Import packages & libraries
[3]:
%matplotlib ipympl
from tqdm import tqdm
import numpy as np
import os
import matplotlib.pyplot as plt
import h5py
import pickle
import json
from ipywidgets import interact
from matplotlib import cm, colors
from matplotlib.patches import Rectangle
from data_processing.dataset import Dataset
Step 1 - Load args first template¶
Note: This includes already the q_rois chosen in the first template
[4]:
#--- User Input to load the exported args file --------------------#
filepath_args = '/data/visitors/formax/20220566/2023031408/process/work_dir_Christian/big_brain/args_big_brain.pickle'
#--- End Input to load the exported args file ---------------------#
## ---------- Don't change this if not needed ----------------- ##
with open(filepath_args,'rb') as fid:
args = pickle.load(fid)
frame_id_range = args['frame_id_range']
for key in args.keys():
print(key)
base_path
work_directory
integration_folder
frameID
sample_name
air_id
proposal
visit
bkg_scan
detector_name
normkey
valid_pixels
fast_scan_direction
slow_scan_direction
projection_direction
detector_angle_origin
detector_angle_pos_dir
norm_transmission
flat_field_level
correct_background
tomodata
beamline
inner_rotation_axis
inner_rotation_key
first_rotation_indexes
tilt_axis
tilt_key
data_sorting
data_index_origin
principal_rotation_right_handed
secondary_rotation_right_handed
detector_angle_0
detector_angle_right_handed
offset_positive
air_transmission
snake
phi_det
q
norm_sum
air_scattering
multiprocessing
frame_id_range
q_rois
Load beamline specific loader functions based on args input
[5]:
#do not modify
print(f"Loading beamline specific functions from {args['beamline']}_utils")
# Import the cSAXS loader functions
if args['beamline'] == 'csaxs':
from data_processing.cSAXS_utils import metadata_reader_complete as metadata_reader
from data_processing.cSAXS_utils import transmission_loader_mcs as transmission_loader
from data_processing.cSAXS_utils import scattering_loader as scattering_loader_eiger
from data_processing.cSAXS_utils import create_args
# Import the PX loader functions
elif args['beamline'] == 'px':
from data_processing.PX_utils import metadata_reader_json as metadata_reader
from data_processing.PX_utils import transmission_loader_eiger as transmission_loader
from data_processing.PX_utils import scattering_loader_eiger
from data_processing.PX_utils import create_args
# Import the PX loader functions
elif args['beamline'] == 'formax':
from data_processing.ForMAX_utils import metadata_reader
from data_processing.ForMAX_utils import transmission_loader
from data_processing.ForMAX_utils import scattering_loader_eiger
from data_processing.ForMAX_utils import create_args
Loading beamline specific functions from formax_utils
Load the dataset
Loading of data, might take a couple of minutes depending on the allocation (recommended 8 cores or more).
GPUs are a bit slower here. With 8-12 cores it takes around 1min for full dataset
[6]:
%%time
## ---------- Don't change this if not needed ----------------- ##
ds = Dataset(frame_id_range, metadata_reader, transmission_loader, scattering_loader_eiger, **args)

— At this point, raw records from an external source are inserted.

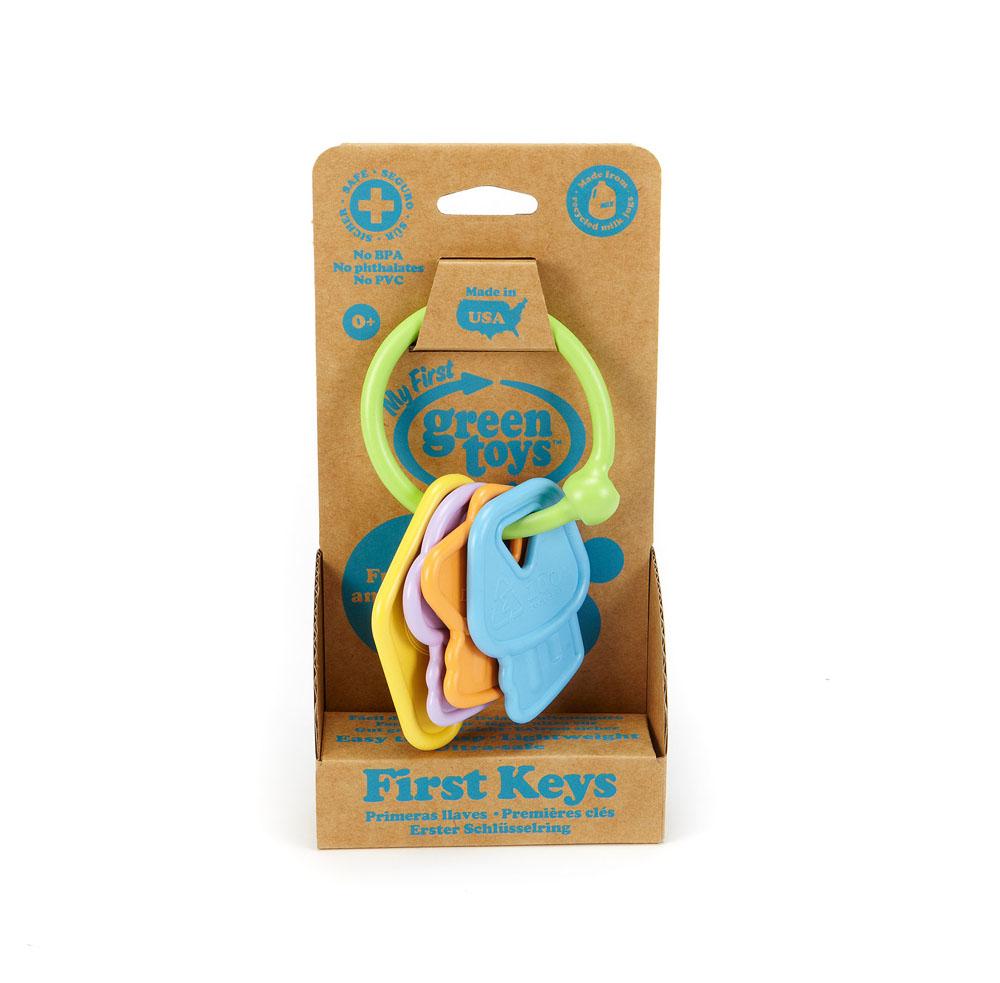 Погремушка-прорезыватель Green Toys Ключики70767Яркая погремушка-прорезыватель Green Toys Ключики привлечет внимание вашего малыша и не позволит ему скучать. Игрушка выполнена из экологически чистого материала в виде колечка, на которое нанизаны четыре цветных элемента, три из которых выполнены в виде ключа. Ключики имеют рельефные края, благодаря чему, малыш может их использовать как прорезыватели. Элементы, нанизанные на колечко, выполняют роль погремушки. Благодаря удобной форме, погремушка-прорезыватель идеально подходит для маленькой ручки малыша. Игра с погремушкой-прорезывателем Green Toys Ключики поможет малышу развить слуховое и цветовое восприятия, мелкую моторику рук и концентрацию внимания.
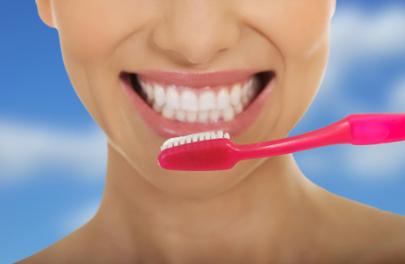 Una adecuada higiene bucodental es imprescindible en la prevención de afecciones que podrían convertirse en graves.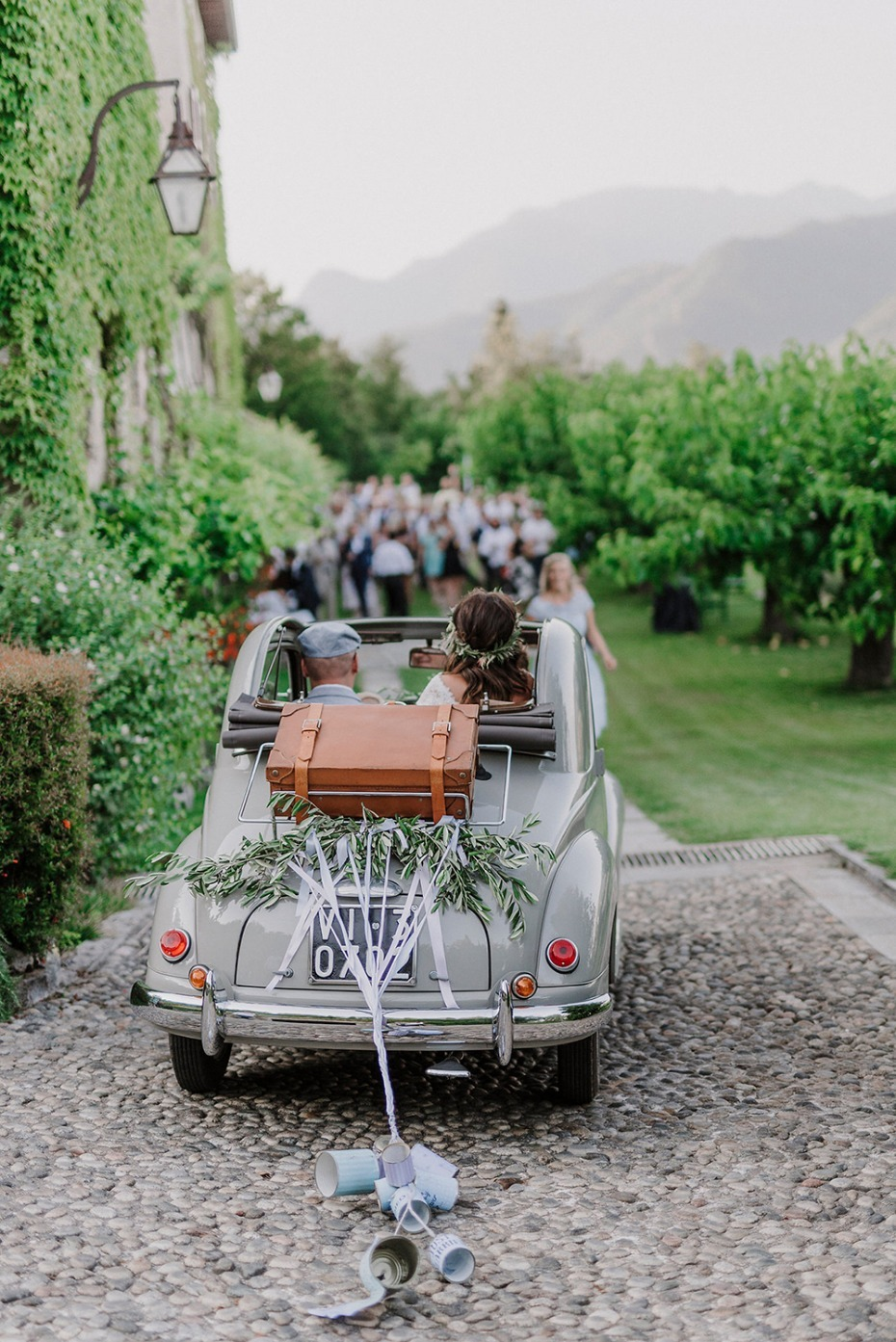 10 Tips for a Travel Themed Wedding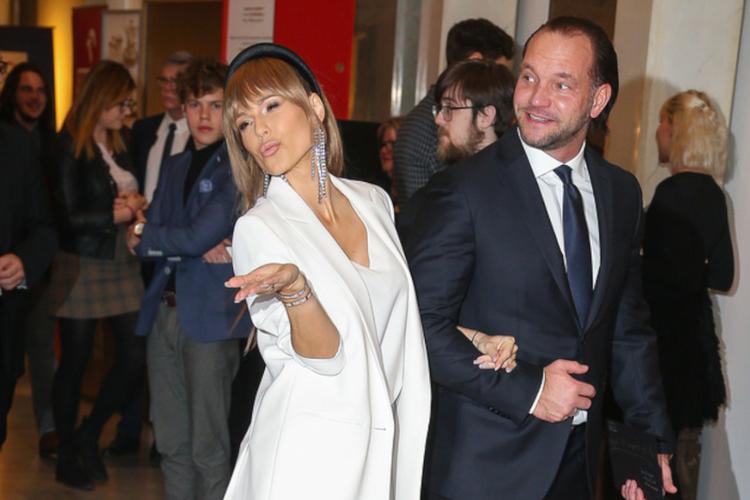 Doda w białym garniturze idzie pod rękę z mężem Emilem Stępniem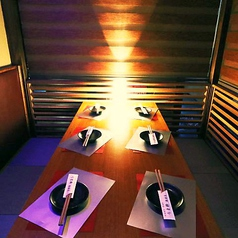 ベンチソファーで楽ちんに過ごせる広々としたリクラニングテーブル席です。この席から始まる、楽しい宴会やパーティーに、お酒と肉バルメニューのコラボは、楽しい場になること間違いなしです。あまりお話しされていない方も親交を深める仲間内でもおススメな席です。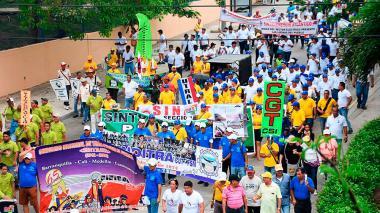 En video | Más de tres mil trabajadores marcharon este lunes en Barranquilla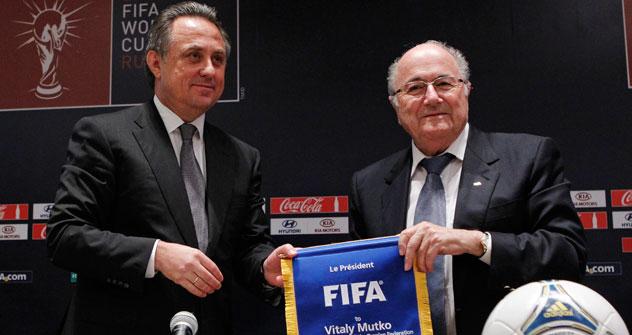 FIFA-Chef Joseph Blatter und russischer Sportminister Witali Mutko auf der Pressekonferenz in Moskau. Foto: REUTERS/Vostok-Photo.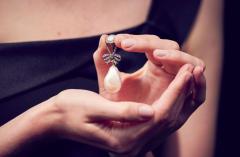 Šperk Marie Antoinetty se vydražil za 736 milionů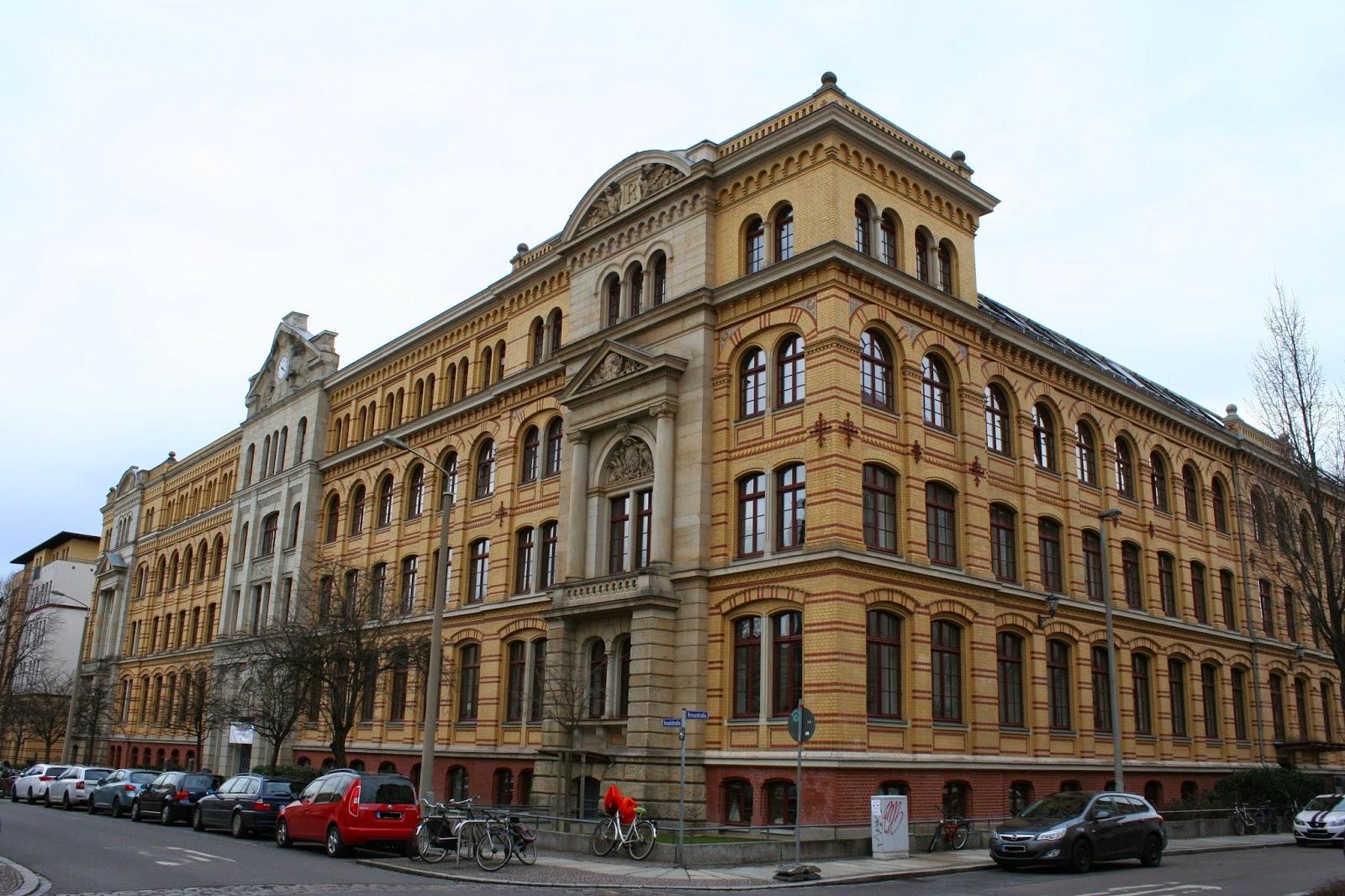 """Das """"Reclam Carrée"""" ist ein Gebäudekomplex im Graphischen Viertel Leipzigs und wurde in den Jahren 1887-1905 als Druckerei- und Verlagsgebäude für den Verleger Anton-Philipp Reclam erbaut"""
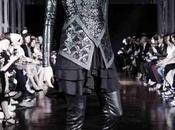 Ludovic Winterstan Couture Automne-Hiver 2015/2016 parfum réflexion pour dame noir.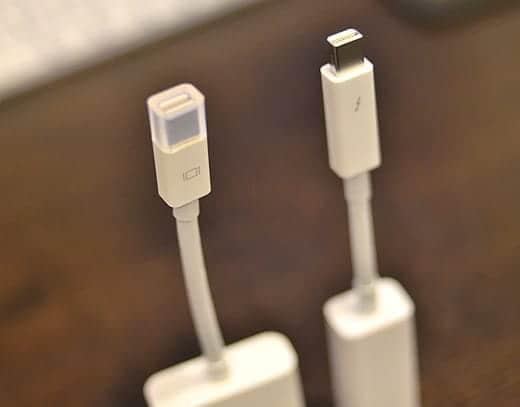 Mini DisplayPort - VGAアダプタとThunderbolt - ギガビットEthernetアダプタ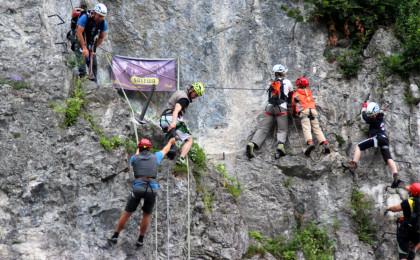 Bergführer mit Kindern im Fels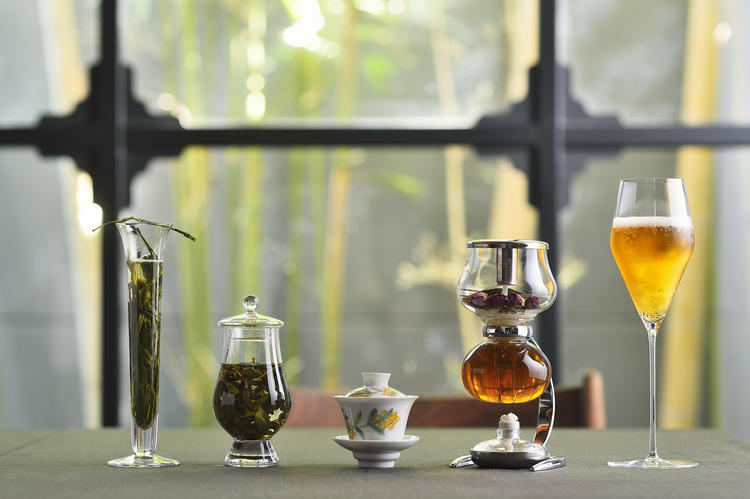 お料理に合わせた様々なお茶のペアリング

CPU times: user 412 ms, sys: 392 ms, total: 804 ms
Wall time: 4.23 s
Step 2 - Choose q range for reconstructions¶
The following few cells should help you picking a suitable q range
You might have already picked some q ranges in the script, 0-plotting, and could now choose one of them for reconstructions. They are stored in args[‘q_rois’]
Alternatively, you can choose a new q range manually
Avoid detector gaps in the symmetric cake plot of the data
2.1 check rois stored in arg[‘q_rois’]
[7]:
#--- User Input which projection to show --------------------#
proj_nr = 0
#--- End Input which projection to show --------------------#
fig, axs = plt.subplots(2,3, figsize=(12,8))
cake_img_avg = np.nansum(ds.stack[proj_nr].scaled_scattering_data_symmetric, axis=(0,1))
axs[1,0].loglog(ds.stack[proj_nr].metadata['q'], cake_img_avg.T)
axs[1,0].set_title('Average 1D curves for projection')
axs[1,0].set_xlabel('q / Ang-1')
axs[1,0].set_ylabel('I / a.u.')
for roi in args['q_rois']:
axs[1,0].axvspan(roi[0], roi[1], alpha=0.3, color='grey')
axs[1,0].text(0.5*(roi[0]+roi[1]), 1e3, roi[2], horizontalalignment='center')
axs[1,0].set_xlabel(r'q in A$^{-1}$')
#Cake plot from scan
axs[1,1].imshow(cake_img_avg, norm=colors.LogNorm(), aspect = 'auto', extent=[np.min(args['q']), np.max(args['q']), 0, cake_img_avg.shape[0]])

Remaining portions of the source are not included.